Physical and Occupational Therapy Clinics
At the Physical Therapy Falls Clinic, fellows work with physical therapists specializing in gait assessment and fall prevention. Fellows will learn a variety of skills, including formal gait and balance evaluation, gait training, prescription of walking-assist devices and application of specific rehabilitative programs, including aquatic therapy. Fellows also have the opportunity to work with occupational therapists to observe driving assessments.

Metabolic Bone Disease Clinic
At Duke’s Metabolic Bone Disease Clinic, fellows provide specialty care and consultation to patients with metabolic bone diseases, including osteoporosis, Paget’s disease of bone, vitamin D deficiency, hyperparathyroidism and other disorders. Fellows will also learn to correctly interpret DEXA scans. Fellows see and present all patients to clinic attending, Kenneth W. Lyles, MD.

Geriatric Psychiatry
Fellows work with Geropsychiatry faculty and fellows in a variety of settings, including an outpatient consultation clinic at the Durham VAMC where they care for patients with dementia, depression, anxiety disorders and a variety of behavior and thought problems. In addition, fellows round on inpatient long-term care and acute care services with geropsychiatry faculty seeing patients with a variety of problems, including delirium.

Incontinence Clinic
Fellows spend several clinic sessions in a urogynecology-based interprofessional clinic seeing patients with lower urinary tract problems, including various types of incontinence and voiding problems. They learn about approaches to therapy, including non-pharmacologic, pharmacologic and surgical options.

Musculoskeletal Clinic
Fellows work with faculty in PM&R and rheumatology seeing patients with musculoskeletal complaints and working on relevant exam and procedural skills.
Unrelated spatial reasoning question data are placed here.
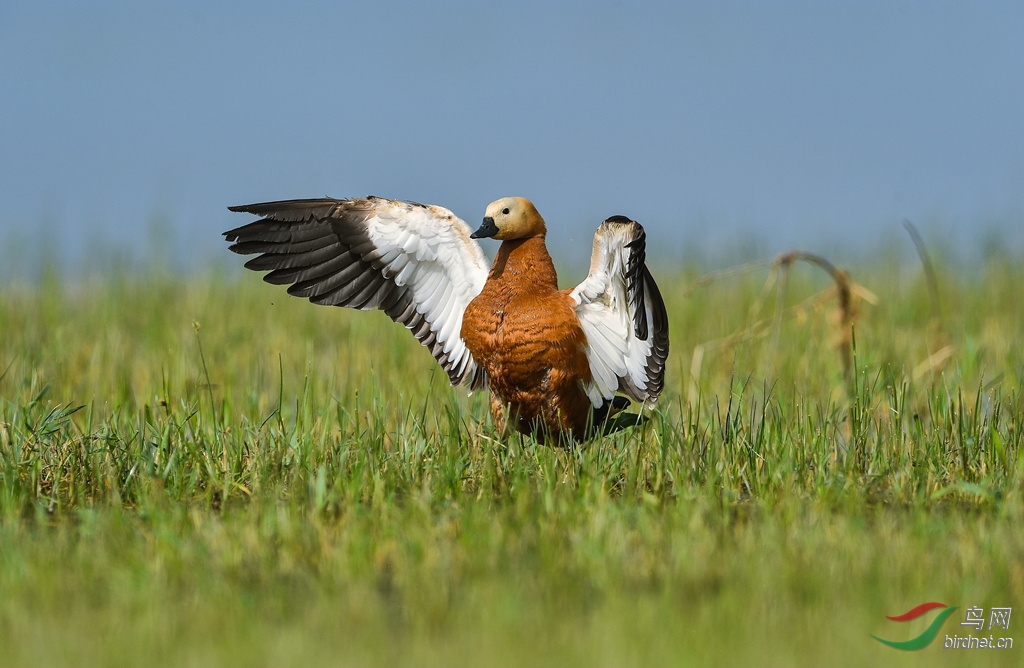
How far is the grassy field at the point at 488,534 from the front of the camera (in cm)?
338

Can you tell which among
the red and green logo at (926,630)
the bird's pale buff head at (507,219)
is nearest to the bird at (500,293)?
the bird's pale buff head at (507,219)

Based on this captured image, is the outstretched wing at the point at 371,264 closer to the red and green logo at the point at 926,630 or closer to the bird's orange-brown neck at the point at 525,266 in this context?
the bird's orange-brown neck at the point at 525,266

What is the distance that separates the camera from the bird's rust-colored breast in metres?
5.40

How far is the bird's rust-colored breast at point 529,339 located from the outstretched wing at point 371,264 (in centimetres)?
47

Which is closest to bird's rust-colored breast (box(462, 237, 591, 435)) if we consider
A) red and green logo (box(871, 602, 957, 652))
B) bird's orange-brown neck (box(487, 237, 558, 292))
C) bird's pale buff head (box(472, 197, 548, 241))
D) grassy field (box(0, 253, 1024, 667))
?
bird's orange-brown neck (box(487, 237, 558, 292))

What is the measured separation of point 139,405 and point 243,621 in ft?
12.6

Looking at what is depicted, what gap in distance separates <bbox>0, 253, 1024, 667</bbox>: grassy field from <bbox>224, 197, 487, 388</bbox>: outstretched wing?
484 millimetres

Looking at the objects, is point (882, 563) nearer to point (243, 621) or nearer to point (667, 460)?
point (667, 460)

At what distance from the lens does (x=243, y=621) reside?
3465mm

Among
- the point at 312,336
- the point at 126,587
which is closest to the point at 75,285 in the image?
the point at 312,336

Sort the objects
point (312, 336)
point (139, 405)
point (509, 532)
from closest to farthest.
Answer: point (509, 532), point (139, 405), point (312, 336)

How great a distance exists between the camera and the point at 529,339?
5383 millimetres

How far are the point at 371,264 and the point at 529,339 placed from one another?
Result: 120 centimetres

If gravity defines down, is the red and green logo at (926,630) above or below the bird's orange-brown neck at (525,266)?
below
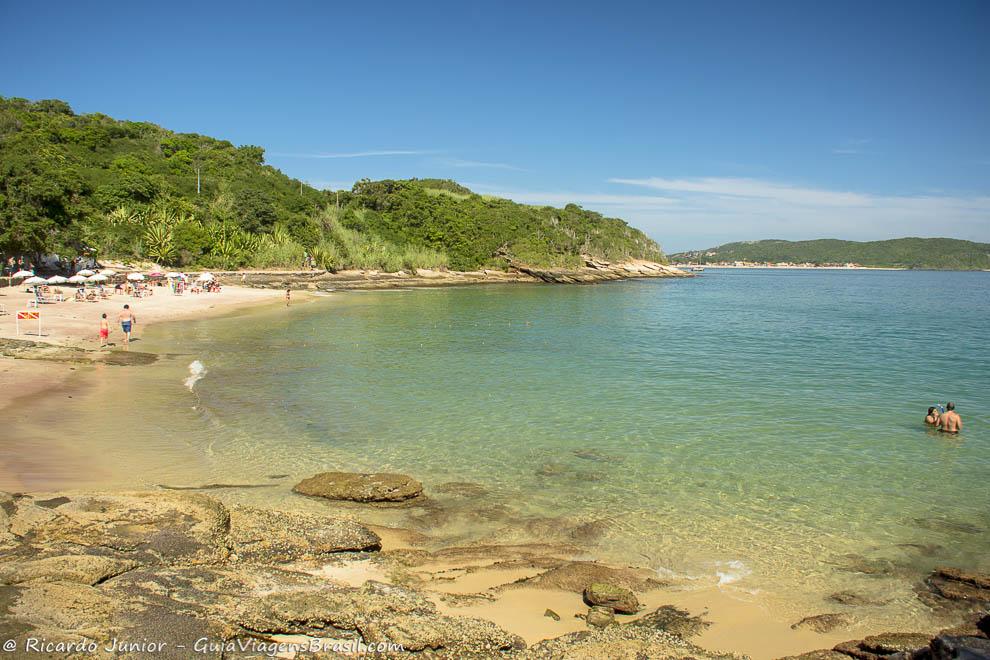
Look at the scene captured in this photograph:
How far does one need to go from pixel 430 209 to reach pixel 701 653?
96.2 meters

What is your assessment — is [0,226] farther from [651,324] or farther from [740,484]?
[740,484]

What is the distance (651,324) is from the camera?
126 feet

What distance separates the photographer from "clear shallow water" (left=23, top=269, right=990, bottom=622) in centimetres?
839

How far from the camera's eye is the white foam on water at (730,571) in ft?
23.9

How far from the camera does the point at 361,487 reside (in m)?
9.38

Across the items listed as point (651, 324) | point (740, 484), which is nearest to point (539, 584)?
point (740, 484)

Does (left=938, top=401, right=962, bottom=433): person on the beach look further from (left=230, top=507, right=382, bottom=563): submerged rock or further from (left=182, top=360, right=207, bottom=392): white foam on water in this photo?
(left=182, top=360, right=207, bottom=392): white foam on water

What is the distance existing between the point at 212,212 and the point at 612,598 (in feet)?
240

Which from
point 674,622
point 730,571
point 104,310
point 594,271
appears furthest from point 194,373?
point 594,271

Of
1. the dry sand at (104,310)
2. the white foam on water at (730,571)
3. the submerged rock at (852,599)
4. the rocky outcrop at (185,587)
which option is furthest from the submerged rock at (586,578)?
the dry sand at (104,310)

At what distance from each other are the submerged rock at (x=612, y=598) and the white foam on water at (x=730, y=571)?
149cm

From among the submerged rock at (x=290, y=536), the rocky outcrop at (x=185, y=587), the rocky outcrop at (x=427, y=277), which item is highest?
the rocky outcrop at (x=427, y=277)

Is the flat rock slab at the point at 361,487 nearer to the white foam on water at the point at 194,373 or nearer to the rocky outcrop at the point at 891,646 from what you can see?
the rocky outcrop at the point at 891,646

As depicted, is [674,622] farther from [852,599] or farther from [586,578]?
[852,599]
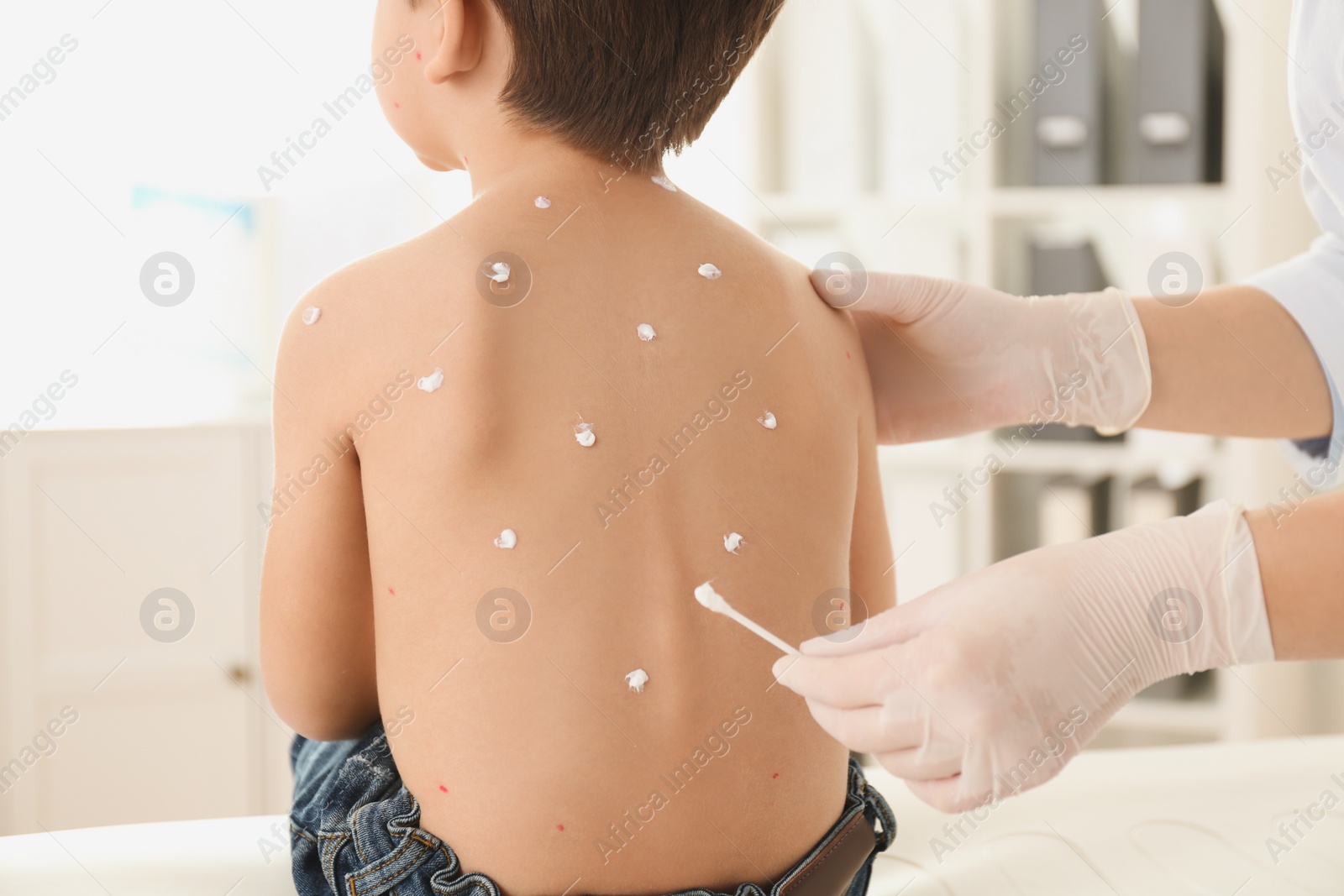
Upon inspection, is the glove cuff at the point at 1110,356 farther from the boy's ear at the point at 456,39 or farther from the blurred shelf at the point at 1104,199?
the blurred shelf at the point at 1104,199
Fellows have the opportunity to spend time at a local Program for All-Inclusive Care of the Elderly (PACE) program serving Durham and Wake County. At PACE, they work alongside the medical director to provide primary care and attend IDT meetings for participants. Additionally, fellows will learn about the history, regulations, and payment structure of this unique model of care.

Models of Care

Models of care is a unique month-long rotation in which fellows observe and participate in a variety of care delivery models for older adults.  Fellows participate in a myriad of clinical experiences, with a flexible schedule, which allows fellows to customize experiences based on their clinical interests.  Examples of clinical experiences include:

  • E-consults at the Durham VA Medical Center to help primary care providers screen for and diagnosis osteoporosis in patients with recent fractures
  • Home-based primary care
  • Telehealth consults from participating VA clinics, to provide comprehensive Geriatrics care to patients in rural settings
  • Working with a local not-for-profit organization (Senior PharmAssist) to provide local seniors with assistance in medication management, Medicare insurance counseling, and tailored community referrals.

Elective Rotation

First year fellows will have one month of protected time to pursue an elective project of their choice, tailored to their individual interests and career goals.  Program directors work with fellows at the beginning of the year to develop appropriate mentorship and support.  Many fellows go on to present their projects at national conferences and/or develop publications as a result of their project.

During my elective rotation, I had the opportunity to work with some of the Duke first year medical students on the Music and Memory Project at Eno Pointe Assisted Living Facility in Durham. It was a privilege to see the effect that personalized music had on residents at the facility!